What next for Mercosur?
For Mercosur to progress there are many issues that need to be resolved, including reducing the level of Mercosur’s common external tariff (CET) and the high number of exceptions to the CET; the potential readmittance of Venezuela to the bloc and the accession of Bolivia; and negotiating new trade deals with external partners at a time when protectionist instincts are running strongly.
However, the coming to power of President Lula da Silva in Brazil, Mercosur’s largest economy and most influential member, could have a huge influence on the direction of the bloc. First of all, ‘Lula’ is scheduled to travel to China early this year, and Beijing may ramp up pressure to agree to an FTA, either as a bloc or individually. As things stand a joint FTA with China appears unlikely given the internal divisions of the bloc, but pressure from both Beijing and Brasilia could be brought to bear on other members. A potential deal could exclude some vulnerable sectors of industry, and include a phasing in process that provides for the gradual reduction of bilateral tariffs, as the EU deal does. This would allow Mercosur time to adapt and become more competitive.
According to Uruguay’s former president José Mujica (2010-2015), Lula is likely to try and find a compromise position with Montevideo over more flexibility in bilateral negotiations. As for the EU deal, it appears that there will be a renewed push to finalise the deal in Brussels as well as Brasilia. European officials don’t want to lose influence in South America, particularly as China continues to grow in prominence in the region, but while Lula has said that his government will promote the deal, he has also said that it should be renegotiated to the benefit of Brazilian industry. This will not be an easy process, and Lula himself has said there is “no need to rush” to implement the agreement. Debates around the CET will also continue. While member states agree that the CET is high compared to tariffs in most countries or trade blocs, there is as yet no agreement on the speed, coverage, and percentage of any reduction. Lula has also promised to expedite Bolivia’s accession to the bloc as a full member, but opposition lawmakers control both upper and lower houses of congress, which will make it harder for the president to enact his agenda. As for Venezuela, it appears that relations will continue to normalise throughout the year, with Lula driving South-South cooperation as promised in his government programme.

■ Supplied entries:
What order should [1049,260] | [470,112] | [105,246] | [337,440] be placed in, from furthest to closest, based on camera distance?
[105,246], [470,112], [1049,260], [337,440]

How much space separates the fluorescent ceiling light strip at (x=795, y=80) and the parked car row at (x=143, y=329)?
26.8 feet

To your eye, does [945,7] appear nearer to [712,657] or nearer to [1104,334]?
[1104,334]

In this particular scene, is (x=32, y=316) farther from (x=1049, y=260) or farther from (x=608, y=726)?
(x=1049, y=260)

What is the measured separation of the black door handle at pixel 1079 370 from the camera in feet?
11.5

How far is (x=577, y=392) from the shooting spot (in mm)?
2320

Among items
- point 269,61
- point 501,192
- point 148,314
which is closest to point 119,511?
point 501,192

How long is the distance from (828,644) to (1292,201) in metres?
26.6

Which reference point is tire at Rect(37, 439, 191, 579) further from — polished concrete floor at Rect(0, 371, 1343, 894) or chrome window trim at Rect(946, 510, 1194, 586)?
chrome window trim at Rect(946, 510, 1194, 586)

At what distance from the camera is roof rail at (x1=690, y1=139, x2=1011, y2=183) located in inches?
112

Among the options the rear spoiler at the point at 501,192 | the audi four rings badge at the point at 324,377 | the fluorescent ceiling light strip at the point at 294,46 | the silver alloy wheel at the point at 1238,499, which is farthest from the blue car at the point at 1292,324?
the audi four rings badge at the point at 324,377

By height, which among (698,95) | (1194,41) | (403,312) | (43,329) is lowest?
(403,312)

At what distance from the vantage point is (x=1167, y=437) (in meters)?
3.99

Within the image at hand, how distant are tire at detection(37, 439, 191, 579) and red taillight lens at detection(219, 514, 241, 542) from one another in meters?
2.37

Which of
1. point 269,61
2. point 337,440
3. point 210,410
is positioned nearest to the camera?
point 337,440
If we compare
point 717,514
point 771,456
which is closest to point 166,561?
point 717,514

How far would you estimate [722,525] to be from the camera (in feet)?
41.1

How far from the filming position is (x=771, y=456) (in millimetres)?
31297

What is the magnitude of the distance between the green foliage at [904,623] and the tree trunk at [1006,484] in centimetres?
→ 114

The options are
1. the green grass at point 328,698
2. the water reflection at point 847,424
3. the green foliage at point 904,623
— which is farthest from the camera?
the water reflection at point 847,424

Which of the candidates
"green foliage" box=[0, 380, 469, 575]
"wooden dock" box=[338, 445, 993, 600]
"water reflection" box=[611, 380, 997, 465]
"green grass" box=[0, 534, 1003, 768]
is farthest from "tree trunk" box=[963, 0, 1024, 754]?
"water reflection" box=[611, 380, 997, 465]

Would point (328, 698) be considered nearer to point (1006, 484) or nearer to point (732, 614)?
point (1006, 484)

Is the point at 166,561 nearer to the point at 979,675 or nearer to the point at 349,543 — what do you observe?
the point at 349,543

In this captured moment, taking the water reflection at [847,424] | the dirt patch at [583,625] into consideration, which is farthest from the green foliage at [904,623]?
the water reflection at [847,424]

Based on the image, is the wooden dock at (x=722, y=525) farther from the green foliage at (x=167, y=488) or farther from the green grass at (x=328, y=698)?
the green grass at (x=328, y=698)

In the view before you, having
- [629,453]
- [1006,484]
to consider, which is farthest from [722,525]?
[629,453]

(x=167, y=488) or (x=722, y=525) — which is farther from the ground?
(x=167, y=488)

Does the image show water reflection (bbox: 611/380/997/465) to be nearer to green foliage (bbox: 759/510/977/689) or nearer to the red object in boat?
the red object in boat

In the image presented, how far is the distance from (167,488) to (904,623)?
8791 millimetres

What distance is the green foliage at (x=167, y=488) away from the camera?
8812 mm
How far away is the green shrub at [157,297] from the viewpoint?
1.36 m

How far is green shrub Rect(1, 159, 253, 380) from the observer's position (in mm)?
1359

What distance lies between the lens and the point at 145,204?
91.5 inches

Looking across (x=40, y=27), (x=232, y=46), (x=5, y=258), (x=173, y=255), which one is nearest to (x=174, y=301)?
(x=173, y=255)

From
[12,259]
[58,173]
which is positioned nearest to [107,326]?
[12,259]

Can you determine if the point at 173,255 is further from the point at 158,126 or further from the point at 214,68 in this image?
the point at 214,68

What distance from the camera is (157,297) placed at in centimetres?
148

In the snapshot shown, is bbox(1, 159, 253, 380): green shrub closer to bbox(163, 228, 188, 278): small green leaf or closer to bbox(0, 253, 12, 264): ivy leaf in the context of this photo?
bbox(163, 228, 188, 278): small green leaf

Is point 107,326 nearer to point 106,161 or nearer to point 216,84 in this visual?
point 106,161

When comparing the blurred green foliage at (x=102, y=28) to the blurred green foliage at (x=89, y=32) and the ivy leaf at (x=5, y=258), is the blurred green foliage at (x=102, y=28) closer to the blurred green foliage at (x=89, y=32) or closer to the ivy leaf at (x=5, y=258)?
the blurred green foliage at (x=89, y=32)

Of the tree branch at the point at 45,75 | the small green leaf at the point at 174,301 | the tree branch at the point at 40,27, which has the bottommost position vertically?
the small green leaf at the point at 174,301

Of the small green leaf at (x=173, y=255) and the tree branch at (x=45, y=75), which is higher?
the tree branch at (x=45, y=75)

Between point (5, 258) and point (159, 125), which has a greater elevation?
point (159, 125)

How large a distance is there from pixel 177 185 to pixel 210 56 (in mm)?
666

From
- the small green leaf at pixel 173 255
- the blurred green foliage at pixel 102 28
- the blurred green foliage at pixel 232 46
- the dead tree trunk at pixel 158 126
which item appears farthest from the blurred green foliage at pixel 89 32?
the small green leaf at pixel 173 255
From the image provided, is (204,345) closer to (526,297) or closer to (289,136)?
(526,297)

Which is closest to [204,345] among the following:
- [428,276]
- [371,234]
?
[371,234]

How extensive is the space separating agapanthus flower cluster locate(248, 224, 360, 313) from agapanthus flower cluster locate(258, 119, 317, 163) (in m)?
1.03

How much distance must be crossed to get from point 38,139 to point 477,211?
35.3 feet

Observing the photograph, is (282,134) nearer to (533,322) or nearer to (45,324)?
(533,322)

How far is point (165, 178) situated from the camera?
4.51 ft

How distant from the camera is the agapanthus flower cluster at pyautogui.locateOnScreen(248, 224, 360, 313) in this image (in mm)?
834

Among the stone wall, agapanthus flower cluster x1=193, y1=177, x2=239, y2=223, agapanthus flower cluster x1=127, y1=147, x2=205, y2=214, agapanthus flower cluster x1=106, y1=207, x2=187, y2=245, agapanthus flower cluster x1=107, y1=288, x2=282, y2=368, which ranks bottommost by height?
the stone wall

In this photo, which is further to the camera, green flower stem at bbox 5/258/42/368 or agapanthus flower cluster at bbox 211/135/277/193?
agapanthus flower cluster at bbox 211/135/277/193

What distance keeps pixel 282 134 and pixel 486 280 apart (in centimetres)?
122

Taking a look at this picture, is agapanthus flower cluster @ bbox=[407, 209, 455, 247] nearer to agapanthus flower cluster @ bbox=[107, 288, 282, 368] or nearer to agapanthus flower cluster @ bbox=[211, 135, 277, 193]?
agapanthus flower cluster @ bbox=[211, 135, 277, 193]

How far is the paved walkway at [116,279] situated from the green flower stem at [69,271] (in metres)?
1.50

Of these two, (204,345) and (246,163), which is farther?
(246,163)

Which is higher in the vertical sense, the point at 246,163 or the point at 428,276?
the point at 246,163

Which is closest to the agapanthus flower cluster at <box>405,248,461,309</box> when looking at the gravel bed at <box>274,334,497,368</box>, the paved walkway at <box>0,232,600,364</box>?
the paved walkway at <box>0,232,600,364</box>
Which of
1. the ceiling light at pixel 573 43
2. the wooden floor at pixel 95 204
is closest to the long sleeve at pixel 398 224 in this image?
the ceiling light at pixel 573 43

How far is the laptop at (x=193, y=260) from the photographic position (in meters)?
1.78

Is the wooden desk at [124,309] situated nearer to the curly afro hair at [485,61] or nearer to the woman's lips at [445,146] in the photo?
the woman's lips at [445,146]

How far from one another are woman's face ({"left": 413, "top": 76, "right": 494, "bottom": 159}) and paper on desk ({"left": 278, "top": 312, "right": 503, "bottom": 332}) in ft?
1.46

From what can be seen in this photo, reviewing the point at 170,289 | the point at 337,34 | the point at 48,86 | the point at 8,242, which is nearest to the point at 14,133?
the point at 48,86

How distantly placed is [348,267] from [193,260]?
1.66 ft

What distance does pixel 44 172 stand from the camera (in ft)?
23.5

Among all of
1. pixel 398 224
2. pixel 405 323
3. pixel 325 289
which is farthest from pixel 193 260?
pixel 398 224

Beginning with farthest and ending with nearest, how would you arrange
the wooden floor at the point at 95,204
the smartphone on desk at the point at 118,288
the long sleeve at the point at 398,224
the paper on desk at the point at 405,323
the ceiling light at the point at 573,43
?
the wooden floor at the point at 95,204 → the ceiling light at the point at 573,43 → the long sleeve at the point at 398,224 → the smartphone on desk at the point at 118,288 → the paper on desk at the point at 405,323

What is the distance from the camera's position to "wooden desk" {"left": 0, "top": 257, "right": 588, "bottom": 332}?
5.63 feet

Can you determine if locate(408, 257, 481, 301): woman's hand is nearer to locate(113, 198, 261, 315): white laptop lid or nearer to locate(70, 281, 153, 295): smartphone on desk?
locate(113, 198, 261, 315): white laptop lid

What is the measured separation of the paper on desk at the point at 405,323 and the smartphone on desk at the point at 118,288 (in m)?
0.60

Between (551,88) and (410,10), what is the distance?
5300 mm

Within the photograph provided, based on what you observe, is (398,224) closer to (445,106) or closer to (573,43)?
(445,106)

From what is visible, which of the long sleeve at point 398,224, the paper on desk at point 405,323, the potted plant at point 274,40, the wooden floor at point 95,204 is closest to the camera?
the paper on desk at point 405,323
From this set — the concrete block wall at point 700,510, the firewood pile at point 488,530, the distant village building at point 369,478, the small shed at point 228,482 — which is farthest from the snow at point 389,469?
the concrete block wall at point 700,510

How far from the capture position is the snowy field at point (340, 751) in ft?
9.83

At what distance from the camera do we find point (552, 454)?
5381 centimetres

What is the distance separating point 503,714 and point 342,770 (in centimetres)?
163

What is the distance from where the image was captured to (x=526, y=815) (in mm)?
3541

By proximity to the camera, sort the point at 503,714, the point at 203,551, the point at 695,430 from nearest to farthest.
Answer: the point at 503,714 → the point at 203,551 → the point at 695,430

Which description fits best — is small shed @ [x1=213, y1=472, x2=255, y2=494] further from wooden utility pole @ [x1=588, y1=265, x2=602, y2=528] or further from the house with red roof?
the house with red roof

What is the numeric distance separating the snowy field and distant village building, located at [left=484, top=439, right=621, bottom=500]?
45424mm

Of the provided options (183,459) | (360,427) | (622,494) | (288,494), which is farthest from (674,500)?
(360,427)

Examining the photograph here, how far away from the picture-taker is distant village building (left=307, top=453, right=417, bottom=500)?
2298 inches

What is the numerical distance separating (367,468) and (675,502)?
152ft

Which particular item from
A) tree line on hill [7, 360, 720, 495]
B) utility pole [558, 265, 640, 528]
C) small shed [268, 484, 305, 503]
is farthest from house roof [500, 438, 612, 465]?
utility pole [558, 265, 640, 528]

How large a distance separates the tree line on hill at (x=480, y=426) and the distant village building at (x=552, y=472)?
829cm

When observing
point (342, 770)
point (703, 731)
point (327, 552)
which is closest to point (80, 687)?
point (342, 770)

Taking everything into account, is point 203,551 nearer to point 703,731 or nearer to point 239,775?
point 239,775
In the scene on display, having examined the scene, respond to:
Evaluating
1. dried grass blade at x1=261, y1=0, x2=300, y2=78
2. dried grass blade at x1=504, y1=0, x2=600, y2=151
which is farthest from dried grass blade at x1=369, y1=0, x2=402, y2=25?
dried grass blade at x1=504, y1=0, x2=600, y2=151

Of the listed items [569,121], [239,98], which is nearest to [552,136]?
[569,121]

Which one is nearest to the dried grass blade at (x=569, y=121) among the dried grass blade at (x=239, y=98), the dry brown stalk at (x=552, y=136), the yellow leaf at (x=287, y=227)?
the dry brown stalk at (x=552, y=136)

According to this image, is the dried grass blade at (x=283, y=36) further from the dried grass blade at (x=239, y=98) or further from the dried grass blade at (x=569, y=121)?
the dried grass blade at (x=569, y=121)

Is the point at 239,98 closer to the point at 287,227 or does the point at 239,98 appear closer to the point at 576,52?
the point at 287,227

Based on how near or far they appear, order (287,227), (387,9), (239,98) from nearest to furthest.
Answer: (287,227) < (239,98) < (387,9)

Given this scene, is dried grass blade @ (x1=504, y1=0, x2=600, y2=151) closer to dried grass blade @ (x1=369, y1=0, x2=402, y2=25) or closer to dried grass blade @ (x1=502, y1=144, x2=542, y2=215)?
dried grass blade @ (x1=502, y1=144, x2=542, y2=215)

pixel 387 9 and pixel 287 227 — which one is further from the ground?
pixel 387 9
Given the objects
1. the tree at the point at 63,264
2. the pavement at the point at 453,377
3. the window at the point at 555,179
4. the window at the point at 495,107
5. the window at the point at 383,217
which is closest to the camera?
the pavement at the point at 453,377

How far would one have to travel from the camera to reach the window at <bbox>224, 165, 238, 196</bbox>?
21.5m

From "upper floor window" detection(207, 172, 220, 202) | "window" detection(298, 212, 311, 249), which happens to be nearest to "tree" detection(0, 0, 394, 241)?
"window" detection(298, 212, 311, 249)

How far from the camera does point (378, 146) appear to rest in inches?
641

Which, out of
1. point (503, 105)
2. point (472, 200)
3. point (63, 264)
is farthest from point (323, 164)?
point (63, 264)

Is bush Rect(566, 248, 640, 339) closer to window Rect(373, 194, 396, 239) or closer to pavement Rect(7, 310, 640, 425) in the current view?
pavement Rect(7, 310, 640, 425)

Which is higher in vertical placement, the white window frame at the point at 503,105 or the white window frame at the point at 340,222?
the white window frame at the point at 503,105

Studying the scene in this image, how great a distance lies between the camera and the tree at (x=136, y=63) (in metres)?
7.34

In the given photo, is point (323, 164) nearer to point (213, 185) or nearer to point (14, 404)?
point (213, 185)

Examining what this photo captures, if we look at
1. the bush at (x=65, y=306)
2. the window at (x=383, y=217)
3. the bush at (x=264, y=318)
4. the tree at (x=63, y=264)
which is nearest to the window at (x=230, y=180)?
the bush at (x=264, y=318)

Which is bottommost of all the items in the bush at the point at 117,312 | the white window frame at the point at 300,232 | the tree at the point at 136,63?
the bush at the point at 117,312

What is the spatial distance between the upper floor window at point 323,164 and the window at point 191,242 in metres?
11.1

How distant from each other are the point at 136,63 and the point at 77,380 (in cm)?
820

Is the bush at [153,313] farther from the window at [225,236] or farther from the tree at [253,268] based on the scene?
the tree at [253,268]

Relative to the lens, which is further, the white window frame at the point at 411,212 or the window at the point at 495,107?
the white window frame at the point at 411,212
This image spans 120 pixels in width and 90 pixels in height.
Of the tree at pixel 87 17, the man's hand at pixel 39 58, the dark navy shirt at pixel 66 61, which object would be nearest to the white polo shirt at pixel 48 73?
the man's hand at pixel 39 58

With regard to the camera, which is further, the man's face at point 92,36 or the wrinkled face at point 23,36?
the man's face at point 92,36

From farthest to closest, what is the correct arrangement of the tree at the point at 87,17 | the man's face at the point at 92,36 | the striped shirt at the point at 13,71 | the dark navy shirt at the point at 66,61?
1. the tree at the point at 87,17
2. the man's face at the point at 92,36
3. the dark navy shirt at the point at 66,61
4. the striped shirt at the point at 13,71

■ Problem statement:
Answer these questions from the passage on Mercosur:
1. What does the abbreviation CET stand for?
2. To which country is Lula scheduled to travel early this year?
3. Who controls both the upper and lower houses of congress?

■ Exercise output:
1. Common external tariff.
2. China.
3. Opposition lawmakers.